Russian spy: UK government response going to plan so far
Among senior ministers and officials, there's quiet satisfaction that the Russia crisis seems to be going according to plan. Maybe even better.
According to one senior government source, "it's gone at least as well as we'd hoped".
He didn't add, "...so far, anyway". But then he hardly needed to. As Britain ponders its new post-Brexit role in the world, we're now witnessing the start of a new and defining phase.
Judging the high and the low politics of the Russia crisis objectively, Theresa May and her team have been able to tick a series of boxes. So far, anyway.
The UK sits front and centre of a solid front ranging from the EU through NATO and Donald Trump's White House. (Tick).
The response of the US President was always the least predictable. But as one well placed figure told me: "The US relationship is about more than the contacts between our two principals. We have good lines of communication to people who are in the room with the President. They've been paying off."
So a crisis which had the potential to divide the western alliance appears to have achieved the opposite. (Tick) So far, anyway.
Ministers, I am told, are ready to escalate the level of action if Moscow's expected countermeasures are seen as "disproportionate".

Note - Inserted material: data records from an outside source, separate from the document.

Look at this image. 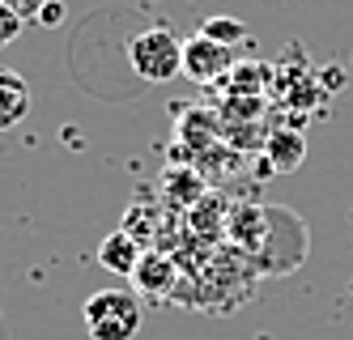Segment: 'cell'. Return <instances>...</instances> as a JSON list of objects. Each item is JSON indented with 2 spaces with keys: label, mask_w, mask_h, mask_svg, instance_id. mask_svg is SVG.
Instances as JSON below:
<instances>
[{
  "label": "cell",
  "mask_w": 353,
  "mask_h": 340,
  "mask_svg": "<svg viewBox=\"0 0 353 340\" xmlns=\"http://www.w3.org/2000/svg\"><path fill=\"white\" fill-rule=\"evenodd\" d=\"M302 158H307V141H302L298 132H272L268 137V166L272 170H294Z\"/></svg>",
  "instance_id": "7"
},
{
  "label": "cell",
  "mask_w": 353,
  "mask_h": 340,
  "mask_svg": "<svg viewBox=\"0 0 353 340\" xmlns=\"http://www.w3.org/2000/svg\"><path fill=\"white\" fill-rule=\"evenodd\" d=\"M234 68V47L225 43H213L209 34H192L183 43V77L188 81H217Z\"/></svg>",
  "instance_id": "3"
},
{
  "label": "cell",
  "mask_w": 353,
  "mask_h": 340,
  "mask_svg": "<svg viewBox=\"0 0 353 340\" xmlns=\"http://www.w3.org/2000/svg\"><path fill=\"white\" fill-rule=\"evenodd\" d=\"M81 319L90 340H137L145 323V306H141V294L132 290H98L85 298Z\"/></svg>",
  "instance_id": "1"
},
{
  "label": "cell",
  "mask_w": 353,
  "mask_h": 340,
  "mask_svg": "<svg viewBox=\"0 0 353 340\" xmlns=\"http://www.w3.org/2000/svg\"><path fill=\"white\" fill-rule=\"evenodd\" d=\"M30 115V86L17 68L0 64V132H13V128Z\"/></svg>",
  "instance_id": "4"
},
{
  "label": "cell",
  "mask_w": 353,
  "mask_h": 340,
  "mask_svg": "<svg viewBox=\"0 0 353 340\" xmlns=\"http://www.w3.org/2000/svg\"><path fill=\"white\" fill-rule=\"evenodd\" d=\"M5 5L21 17V21H39V13H43V5L47 0H5Z\"/></svg>",
  "instance_id": "10"
},
{
  "label": "cell",
  "mask_w": 353,
  "mask_h": 340,
  "mask_svg": "<svg viewBox=\"0 0 353 340\" xmlns=\"http://www.w3.org/2000/svg\"><path fill=\"white\" fill-rule=\"evenodd\" d=\"M141 243L132 239L128 230H115V234H107L103 239V247H98V264H103L107 272H115V277H128L132 281V272H137V264H141Z\"/></svg>",
  "instance_id": "5"
},
{
  "label": "cell",
  "mask_w": 353,
  "mask_h": 340,
  "mask_svg": "<svg viewBox=\"0 0 353 340\" xmlns=\"http://www.w3.org/2000/svg\"><path fill=\"white\" fill-rule=\"evenodd\" d=\"M132 285H137V294H145V298H162V294L174 290V264L162 251H145L137 272H132Z\"/></svg>",
  "instance_id": "6"
},
{
  "label": "cell",
  "mask_w": 353,
  "mask_h": 340,
  "mask_svg": "<svg viewBox=\"0 0 353 340\" xmlns=\"http://www.w3.org/2000/svg\"><path fill=\"white\" fill-rule=\"evenodd\" d=\"M21 26H26V21H21L9 5H5V0H0V47H9V43H17V34H21Z\"/></svg>",
  "instance_id": "9"
},
{
  "label": "cell",
  "mask_w": 353,
  "mask_h": 340,
  "mask_svg": "<svg viewBox=\"0 0 353 340\" xmlns=\"http://www.w3.org/2000/svg\"><path fill=\"white\" fill-rule=\"evenodd\" d=\"M39 21H43V26H56V21H64V0H47V5H43V13H39Z\"/></svg>",
  "instance_id": "11"
},
{
  "label": "cell",
  "mask_w": 353,
  "mask_h": 340,
  "mask_svg": "<svg viewBox=\"0 0 353 340\" xmlns=\"http://www.w3.org/2000/svg\"><path fill=\"white\" fill-rule=\"evenodd\" d=\"M128 64L137 77H145L154 86L183 77V39L170 26H149V30L128 39Z\"/></svg>",
  "instance_id": "2"
},
{
  "label": "cell",
  "mask_w": 353,
  "mask_h": 340,
  "mask_svg": "<svg viewBox=\"0 0 353 340\" xmlns=\"http://www.w3.org/2000/svg\"><path fill=\"white\" fill-rule=\"evenodd\" d=\"M200 34H209L213 43H225V47H234V43H243L247 26H243L239 17H209L205 26H200Z\"/></svg>",
  "instance_id": "8"
}]
</instances>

For Britain, these could include further expulsions, asset freezes against the Russian president's close associates - "the kind of people who have Putin on speed dial" - and more.
There's no present wish in government to see the Kremlin funded TV network RT, formerly Russia Today, banned. It would ultimately be a decision for the independent watchdog Ofcom anyway.
But Theresa May is said to be keener to pointedly demonstrate her support for the principle of free expression.
Moscow's inevitable response to Britain's expulsions and planned sanctions will test the UK's resolve and the strength of the alliance against Russian aggression.
At Westminster, MPs on all sides have offered unqualified support for Theresa May's response. (Tick).
The most notable exception has been Jeremy Corbyn, backed by some but not all of his closest colleagues.
From a Conservative point of view this perhaps merits a double-tick.
In government, and among many Labour MPs and shadow ministers, the Labour leader is judged to have placed himself on what Tony Blair was fond of calling "the wrong side of the argument".
No-one has conclusively proved that the Russian-made poison was administered by a Russian state assassin.
Sense of unease
But that is now the unqualified conclusion of the UK, its allies and MPs on both sides of the House of Commons.
To the discomfort of Labour MPs who privately condemn their leader's equivocation about the identity and motive of the would-be assassin, MPs from the Scottish National Party and the Liberal Democrats have begun signing a House of Commons motion supporting Mrs May and blaming Moscow.
There've been no resignations among Labour's team of shadow ministers, though a number have shared their deep sense of unease with friends and close associates.
There's absolutely no sign of a repetition of the mass revolt among Labour MPs which took place before the last general election and which failed to remove the leader.
Many members of that rebellion were subsequently heard joining in the chorus of "Oh Jeremy Corbyn" after the party defied all the worst expectations of Labour's performance.
More settled into sullen acceptance of the fact that their party was now in the secure control of a leader and a strain of politics they had always opposed, or seen as irrelevant.
Now, though, Labour is experiencing its most serious schism in thinking since the party split for and against launching air strikes against so-called Islamic State in Syria in December 2015.
Mr Corbyn's conviction is unwavering. He declares he is pro-sensible caution, not pro-Russia. Simply opposed to a slide into a new Cold War.
His close allies in the Parliamentary party are vitriolic about the disloyalty, as they see it, of fellow MPs.
Lloyd Russell Moyle, MP for Kemptown called them "right-wing sods" who want to "beat the drum of war without a plan".
Another, Chris Williamson, described the Labour MPs who had backed Theresa May as "baying for blood" and deserving of de-selection.
For all the fiery rhetoric, the quiet, off-the-record muttering is perhaps more significant.
'What do we say?'
Labour MPs who had become resigned, if not reconciled, to the leadership and the direction of their party are now saying they're unable to see how they can campaign to install Jeremy Corbyn as prime minister, with responsibility for the security of the UK.
As one said: "Last time we could say 'vote Labour, and you needn't worry because Labour won't win.' Now what do we say?"
So, a crisis in the Labour Party. Another one. But a quiet crisis.
Theresa May and the Conservative hierarchy can sit back, enjoy it and hope to reap their reward in opinion poll ratings.
Against the backdrop of global instability and a 21st Century Cold War, the latest upheaval in British party politics at Westminster may seem a little parochial.
But it matters; a significant sub-plot to the wider drama.
This week, NATO'S Secretary General spoke of a new order in which lines had been blurred between peace, crisis and war.
It sounded alarming. It was also a fair description of the Her Majesty's Official Opposition at Westminster.